Monday, August 3, 2015

In Praise of Bitterness

For some reason I seem to have garnered a reputation for not being a hop-head. I am really not sure where this perception has come from, oh that's right, I don't rave on and on about the latest, greatest method for getting hop flavour and aroma into my beer, such as these ridiculous hop tea bags which Arthur highlighted on Stonch's blog today. I am also not an enthusiastic drinker of IPA in general, there are a couple that I like and drink fairly regularly, but most IPAs leave me cold. I guess that means I just don't like hops.

Well, that's just bollocks. Sure I might not cream my undies for beers hopped with Cascade, Centennial, Amarillo, et al, but I love a good hoppy beer that uses hops like Goldings, Saaz, or Tettnang. I just don't particularly enjoy the cats piss, grapefruit, and pine resin thing of many an American hop.

One thing though that I do like, regardless of the heritage of the hop, is bitterness.

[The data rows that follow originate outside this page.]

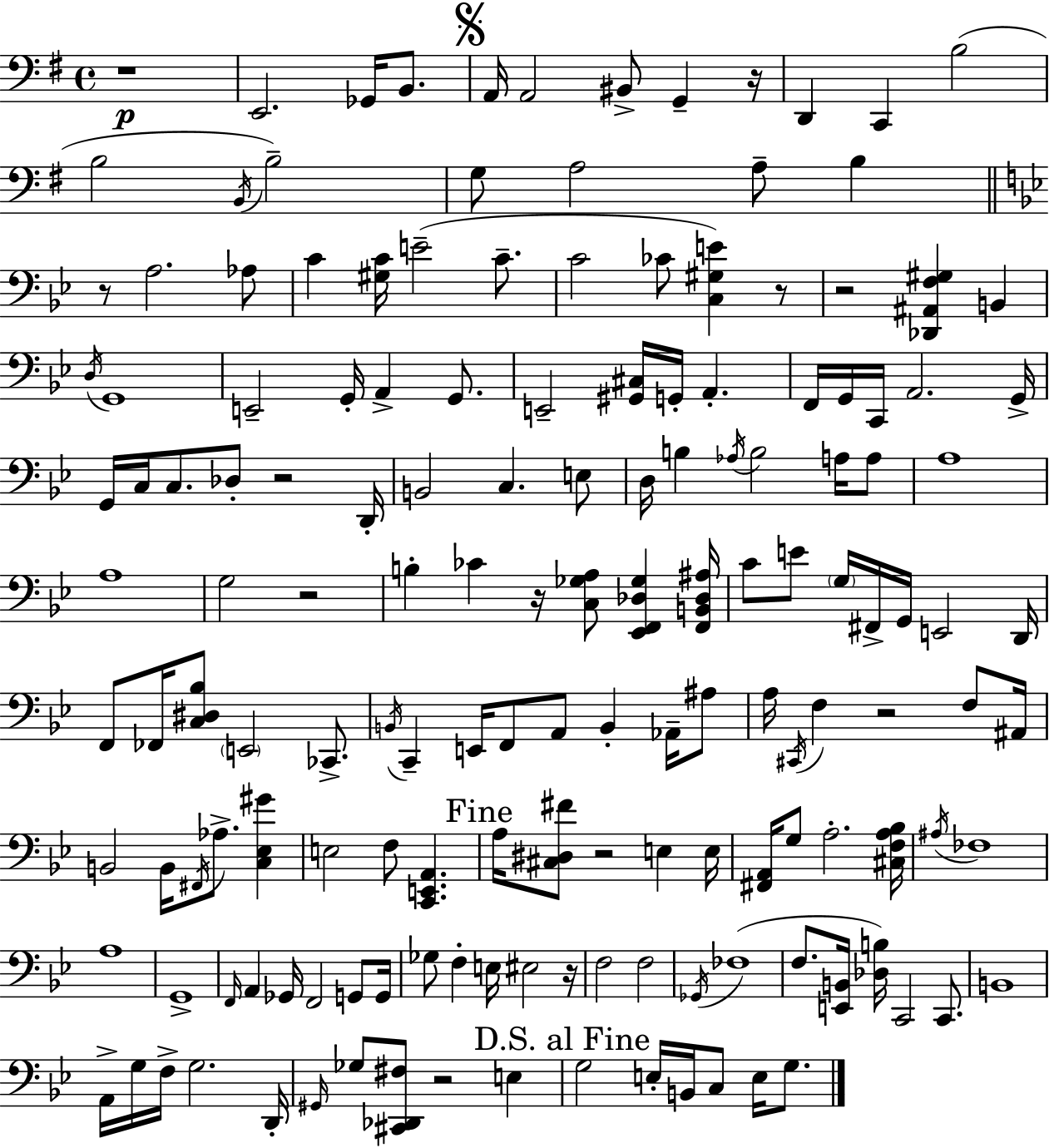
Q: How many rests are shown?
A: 12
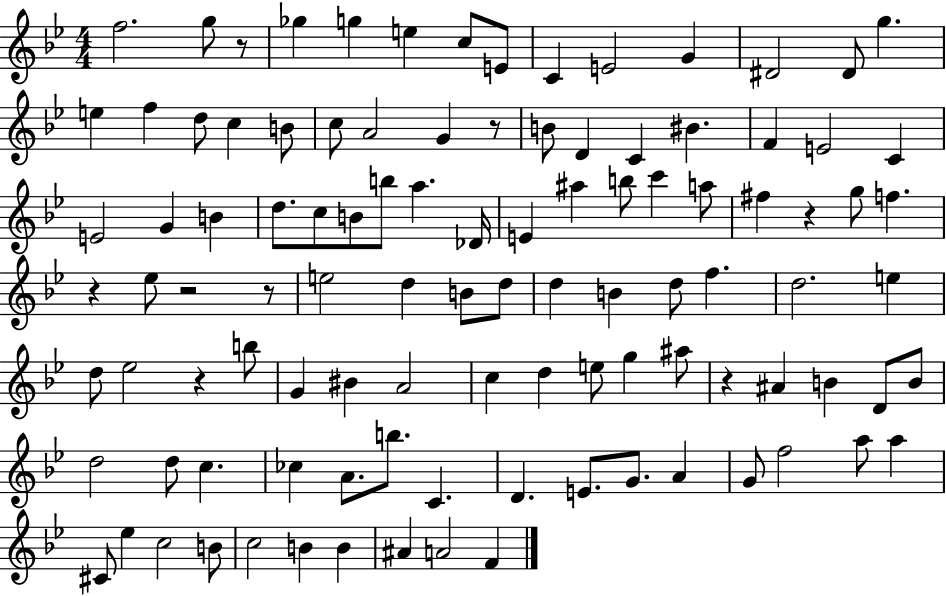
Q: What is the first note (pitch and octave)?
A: F5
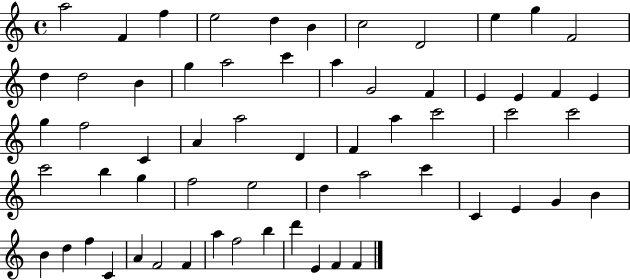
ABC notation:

X:1
T:Untitled
M:4/4
L:1/4
K:C
a2 F f e2 d B c2 D2 e g F2 d d2 B g a2 c' a G2 F E E F E g f2 C A a2 D F a c'2 c'2 c'2 c'2 b g f2 e2 d a2 c' C E G B B d f C A F2 F a f2 b d' E F F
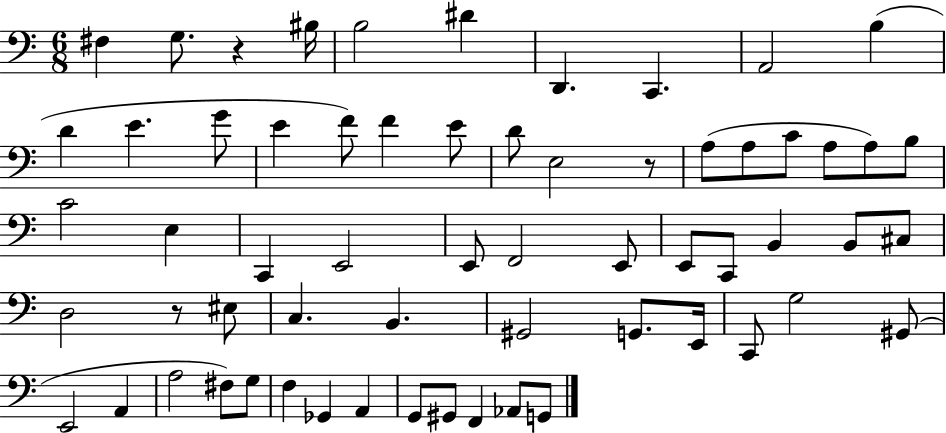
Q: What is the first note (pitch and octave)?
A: F#3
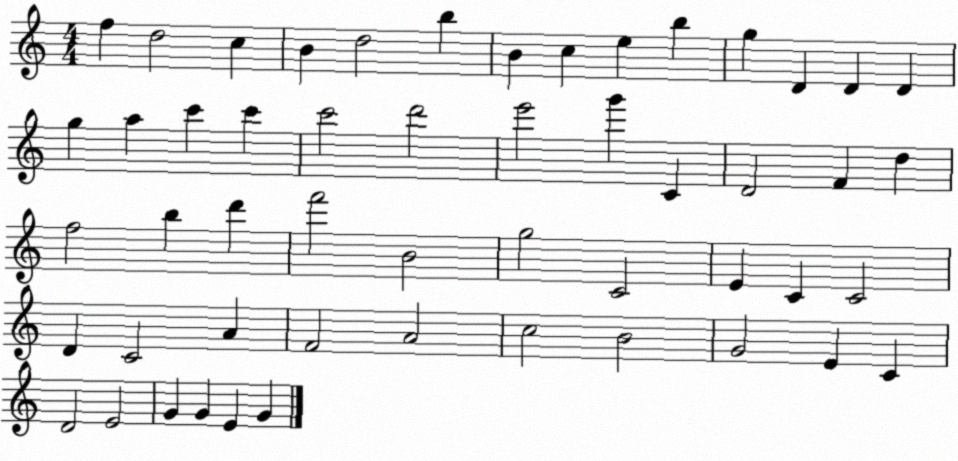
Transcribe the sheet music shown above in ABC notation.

X:1
T:Untitled
M:4/4
L:1/4
K:C
f d2 c B d2 b B c e b g D D D g a c' c' c'2 d'2 e'2 g' C D2 F d f2 b d' f'2 B2 g2 C2 E C C2 D C2 A F2 A2 c2 B2 G2 E C D2 E2 G G E G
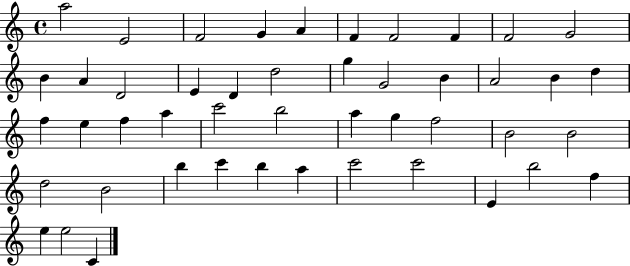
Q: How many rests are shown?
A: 0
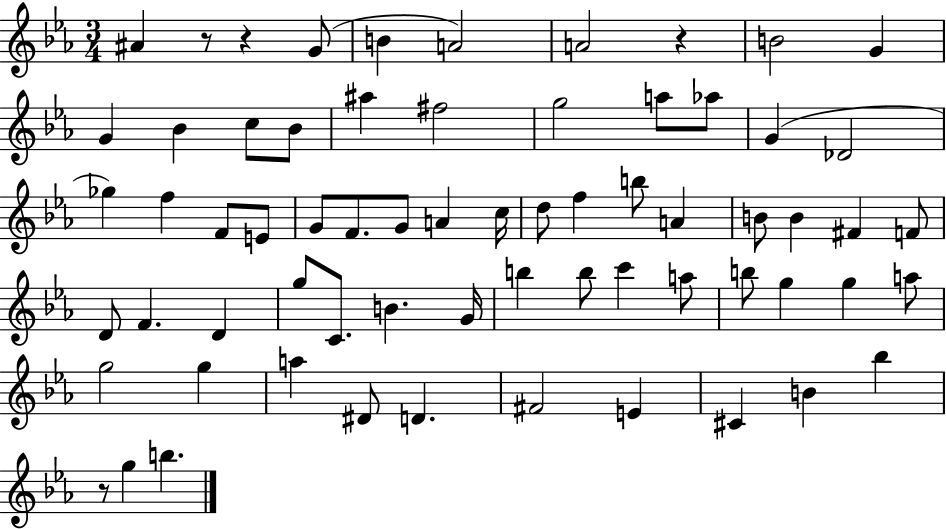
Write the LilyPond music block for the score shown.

I like a bracing, almost tannic bite that cuts through the sweetness of the malt. Perhaps this is one reason why I love a properly made Czech pilsner as the Saaz delivers a firm, dry bite, or a good Goldings dripping best bitter. Sure there is hop flavour and aroma in mix, but the bitterness is up front and central to the beer, and I love bitter beers.

In recent years several beers that I used to enjoy have been 're-formulated', a word that strikes fear into my heart, and become 'smoother', less bitter, more approachable. Invariably, to my taste, they have became blander, less interesting, and quite frankly disappointing, leaving me longing for a good dose of bitterness to cleanse my palate in preparation for the next mouthful.

1 comment:

  1. New Mexicans love their hops. My friends are confused at the term "Extra Special Bitter (ESB)." I think the term "Bitter" throws them off.